**Provided text**.
══════

But if you look at some of the types of workloads that Kaslin mentioned-- running Windows and Linux nodes side by side, very easy to configure in GKE; the ability to run a stateful application. GKE integrates with regional persistent disks, so you have high availability for your stateful application across two zones in a region. It's done an incredible job at fulfilling the promises of Kubernetes-- making workloads portable.

It's still conforming to the Kubernetes API for the most part, with the exception of cloud vendor implementation details that fulfills things like storage or load balancers. You can pick up your application from a Kubernetes provider, run it in GKE, and vice versa, with minimal tweaks.

But I think on top of that, what GKE has done is building in integrations with the differentiators of GCP that make it a really strong platform on top of what base Kubernetes provides. So from cluster lifecycle, whether it's turning what typically would be Bash scripts or something like that to manage upgrades and various upgrading of nodes that's built-in, turnkey features in GKE, like maintenance windows, surge upgrades, things like that. Or if you're having trouble with DNS infrastructure, you can actually offload that into Cloud DNS within Google so that your DNS infrastructure isn't running withinside your cluster.

══════

**Given instruction 1**.
Answer these questions using the passage on GKE:
(a) What does GKE integrate with to give stateful applications high availability across two zones in a region?
(b) Which two turnkey features for managing upgrades does the passage name?
(c) Where can DNS infrastructure be offloaded so that it isn't running inside the cluster?
**Given instruction 2**.
From the passage on GKE, print the section starting at "But if you look" and ending at "making workloads portable.", with the wording unchanged.

**Excerpted records**.
══════

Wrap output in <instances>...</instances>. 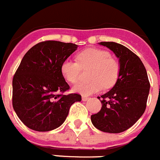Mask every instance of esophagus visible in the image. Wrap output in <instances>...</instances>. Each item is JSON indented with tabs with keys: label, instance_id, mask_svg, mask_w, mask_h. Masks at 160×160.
I'll return each mask as SVG.
<instances>
[{
	"label": "esophagus",
	"instance_id": "1",
	"mask_svg": "<svg viewBox=\"0 0 160 160\" xmlns=\"http://www.w3.org/2000/svg\"><path fill=\"white\" fill-rule=\"evenodd\" d=\"M82 101H84V102H85V101L88 100V99H89V98L87 96H82Z\"/></svg>",
	"mask_w": 160,
	"mask_h": 160
}]
</instances>
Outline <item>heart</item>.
<instances>
[{
    "instance_id": "heart-1",
    "label": "heart",
    "mask_w": 160,
    "mask_h": 160,
    "mask_svg": "<svg viewBox=\"0 0 160 160\" xmlns=\"http://www.w3.org/2000/svg\"><path fill=\"white\" fill-rule=\"evenodd\" d=\"M78 62L67 58L62 62L61 73L64 78L70 83L78 80L81 68L91 67L89 73L91 81L80 82L73 87L74 92L89 95L101 91L103 87H110L117 82L120 73V64L106 50L87 48L77 55Z\"/></svg>"
}]
</instances>
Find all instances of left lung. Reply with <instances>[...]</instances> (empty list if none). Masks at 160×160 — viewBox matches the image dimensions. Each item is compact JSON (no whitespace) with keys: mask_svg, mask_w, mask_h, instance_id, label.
I'll list each match as a JSON object with an SVG mask.
<instances>
[{"mask_svg":"<svg viewBox=\"0 0 160 160\" xmlns=\"http://www.w3.org/2000/svg\"><path fill=\"white\" fill-rule=\"evenodd\" d=\"M119 58L120 73L115 86L98 97L101 110L91 115L95 128L106 133L124 132L137 122L147 107L150 82L146 68L128 48L115 42H100Z\"/></svg>","mask_w":160,"mask_h":160,"instance_id":"left-lung-1","label":"left lung"}]
</instances>
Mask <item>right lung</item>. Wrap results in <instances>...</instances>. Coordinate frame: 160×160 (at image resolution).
<instances>
[{"instance_id": "add662e5", "label": "right lung", "mask_w": 160, "mask_h": 160, "mask_svg": "<svg viewBox=\"0 0 160 160\" xmlns=\"http://www.w3.org/2000/svg\"><path fill=\"white\" fill-rule=\"evenodd\" d=\"M78 45L60 41L40 42L23 57L13 78V108L30 129L46 132L61 126L69 108L82 100L78 94L62 95L69 89L61 64Z\"/></svg>"}]
</instances>
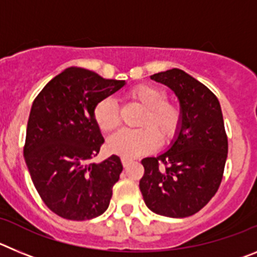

══════

**Expected output 1**.
(a) Regional persistent disks.
(b) Maintenance windows and surge upgrades.
(c) Into Cloud DNS within Google.

**Expected output 2**.
But if you look at some of the types of workloads that Kaslin mentioned-- running Windows and Linux nodes side by side, very easy to configure in GKE; the ability to run a stateful application. GKE integrates with regional persistent disks, so you have high availability for your stateful application across two zones in a region. It's done an incredible job at fulfilling the promises of Kubernetes-- making workloads portable.